As Davis acknowledges, this is only one instance of the unanswer[able] question of free will; of whether anybody actually chooses any course of action or always behaves as he does as the result of inexplicable, unpredictable chemical and/or electrical processes in a bodily organ. Do the concepts of crime, responsibility, benevolence, guilt (and on & on & on) have any meaning? Is “mind” something categorically different from (and more complicated than) “brain”?
A much less philosophical but probably considerably more practical question has to do with the problem of what to do with the shoplifter or home invader or kidnapper whose damaged brain relieves him of legal and moral responsibility for his crimes … and will likely compel him to repeat them? This difficulty is not unique to The Brain Defense; I’ve read several books on the woefully inadequate and abusive U.S. system and although some point out the futility of revenge, and all discuss the actual counterproductiveness of mass incarceration, none suggest a remote workable way of safeguarding society from the damaged - and damaging.
Needless to say, The Brain Defense is highly recommended, especially to readers with an interest in true crime or mental illness.
I could add pages of insightful quotations here, but I’ll confine myself to words from three different perspectives:
The legal system assumes that people make deliberate choices and what we choose determines what we do.
We [should] regard punishment as an aggrieved society’s path to emotional satisfaction and ‘true justice,’ … We should punish only to the extent that the punishment causes people—both the person punished and others who may be deterred—to behave better.
The Weinstein case is a glaring example of the misuse of neuroscience in the courtroom.
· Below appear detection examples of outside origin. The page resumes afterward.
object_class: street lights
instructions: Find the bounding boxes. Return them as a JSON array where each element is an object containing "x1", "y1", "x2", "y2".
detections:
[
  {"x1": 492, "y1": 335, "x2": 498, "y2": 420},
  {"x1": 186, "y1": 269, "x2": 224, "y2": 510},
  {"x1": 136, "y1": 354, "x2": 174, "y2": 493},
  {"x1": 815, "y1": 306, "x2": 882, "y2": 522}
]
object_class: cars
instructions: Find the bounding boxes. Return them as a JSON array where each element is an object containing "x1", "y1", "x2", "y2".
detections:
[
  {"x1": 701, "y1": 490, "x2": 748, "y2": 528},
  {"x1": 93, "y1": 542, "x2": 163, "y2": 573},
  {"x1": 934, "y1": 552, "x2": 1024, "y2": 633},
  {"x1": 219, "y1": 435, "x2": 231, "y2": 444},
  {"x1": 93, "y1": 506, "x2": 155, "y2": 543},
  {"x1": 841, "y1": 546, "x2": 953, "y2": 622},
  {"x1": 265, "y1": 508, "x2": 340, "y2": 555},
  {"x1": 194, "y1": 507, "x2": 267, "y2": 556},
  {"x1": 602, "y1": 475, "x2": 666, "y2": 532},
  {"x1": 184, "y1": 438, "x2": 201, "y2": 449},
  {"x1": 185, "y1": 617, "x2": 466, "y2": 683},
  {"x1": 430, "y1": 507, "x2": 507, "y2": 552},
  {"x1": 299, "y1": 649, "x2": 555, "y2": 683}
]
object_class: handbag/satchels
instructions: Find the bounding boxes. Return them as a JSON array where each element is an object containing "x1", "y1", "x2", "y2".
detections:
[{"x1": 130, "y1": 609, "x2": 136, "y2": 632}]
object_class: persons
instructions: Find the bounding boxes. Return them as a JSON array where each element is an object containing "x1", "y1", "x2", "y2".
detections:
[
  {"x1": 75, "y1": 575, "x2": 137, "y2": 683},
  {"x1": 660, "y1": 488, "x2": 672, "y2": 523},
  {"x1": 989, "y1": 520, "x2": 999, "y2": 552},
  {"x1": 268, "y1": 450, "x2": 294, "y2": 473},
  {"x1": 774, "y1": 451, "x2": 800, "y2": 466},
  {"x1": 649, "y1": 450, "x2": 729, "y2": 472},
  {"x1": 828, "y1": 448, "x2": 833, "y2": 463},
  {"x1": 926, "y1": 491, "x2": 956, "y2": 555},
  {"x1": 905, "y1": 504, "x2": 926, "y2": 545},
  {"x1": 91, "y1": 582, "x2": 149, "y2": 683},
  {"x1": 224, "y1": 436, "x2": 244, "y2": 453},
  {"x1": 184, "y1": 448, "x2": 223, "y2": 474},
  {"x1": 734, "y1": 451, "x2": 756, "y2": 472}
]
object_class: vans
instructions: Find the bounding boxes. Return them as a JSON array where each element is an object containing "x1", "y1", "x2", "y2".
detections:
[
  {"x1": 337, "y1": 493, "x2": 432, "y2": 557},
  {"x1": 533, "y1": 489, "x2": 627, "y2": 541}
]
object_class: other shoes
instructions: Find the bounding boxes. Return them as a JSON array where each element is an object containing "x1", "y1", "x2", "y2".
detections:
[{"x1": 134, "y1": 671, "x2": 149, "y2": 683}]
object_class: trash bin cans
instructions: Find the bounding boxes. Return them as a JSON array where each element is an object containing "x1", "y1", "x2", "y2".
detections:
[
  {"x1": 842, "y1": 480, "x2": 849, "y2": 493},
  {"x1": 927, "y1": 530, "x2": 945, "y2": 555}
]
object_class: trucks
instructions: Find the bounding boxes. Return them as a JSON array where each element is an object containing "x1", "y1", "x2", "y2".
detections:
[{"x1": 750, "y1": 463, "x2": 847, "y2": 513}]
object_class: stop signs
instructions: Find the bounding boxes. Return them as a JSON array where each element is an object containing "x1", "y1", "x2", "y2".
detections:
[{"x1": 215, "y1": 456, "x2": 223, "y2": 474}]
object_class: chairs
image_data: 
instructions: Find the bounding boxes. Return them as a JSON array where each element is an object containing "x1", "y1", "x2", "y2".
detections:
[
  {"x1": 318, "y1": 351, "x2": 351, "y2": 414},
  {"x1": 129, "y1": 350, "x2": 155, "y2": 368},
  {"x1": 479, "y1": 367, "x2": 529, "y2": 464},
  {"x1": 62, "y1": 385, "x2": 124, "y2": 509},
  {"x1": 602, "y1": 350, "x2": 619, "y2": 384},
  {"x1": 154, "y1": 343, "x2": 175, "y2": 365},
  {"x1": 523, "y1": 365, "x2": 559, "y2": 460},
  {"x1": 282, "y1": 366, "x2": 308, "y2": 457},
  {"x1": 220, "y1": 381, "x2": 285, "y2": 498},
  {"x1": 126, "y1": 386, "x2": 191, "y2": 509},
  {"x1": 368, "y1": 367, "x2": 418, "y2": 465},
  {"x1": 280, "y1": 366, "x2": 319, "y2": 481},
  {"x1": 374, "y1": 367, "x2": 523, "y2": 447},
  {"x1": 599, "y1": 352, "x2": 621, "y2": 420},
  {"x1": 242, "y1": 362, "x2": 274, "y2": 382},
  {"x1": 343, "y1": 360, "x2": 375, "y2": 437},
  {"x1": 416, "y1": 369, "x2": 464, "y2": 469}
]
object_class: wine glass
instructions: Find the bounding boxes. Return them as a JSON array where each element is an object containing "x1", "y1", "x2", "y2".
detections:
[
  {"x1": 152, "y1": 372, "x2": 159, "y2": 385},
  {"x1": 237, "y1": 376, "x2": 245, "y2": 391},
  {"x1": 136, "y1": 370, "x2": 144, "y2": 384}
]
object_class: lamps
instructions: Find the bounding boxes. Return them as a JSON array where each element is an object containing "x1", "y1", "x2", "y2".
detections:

It was, at its core, an insanity defense, concerning a person’s mental state and behavior Mental disorders are defined entirely by behavior … not by brain scans, so the question is always going to be—always—does whatever clinical or scientific information you’re trying to use help you answer the behavioral question or not?” A person’s mental state is based on observation and some clinical testing. So, he asks, does a brain image offer anything to help diagnose a mental disorder … the Diagnostic and Statistical Manual of Mental Disorders, fifth edition, the definitive reference work for mental health professionals, does not include biomarkers or references to brain scans to diagnose mental illness.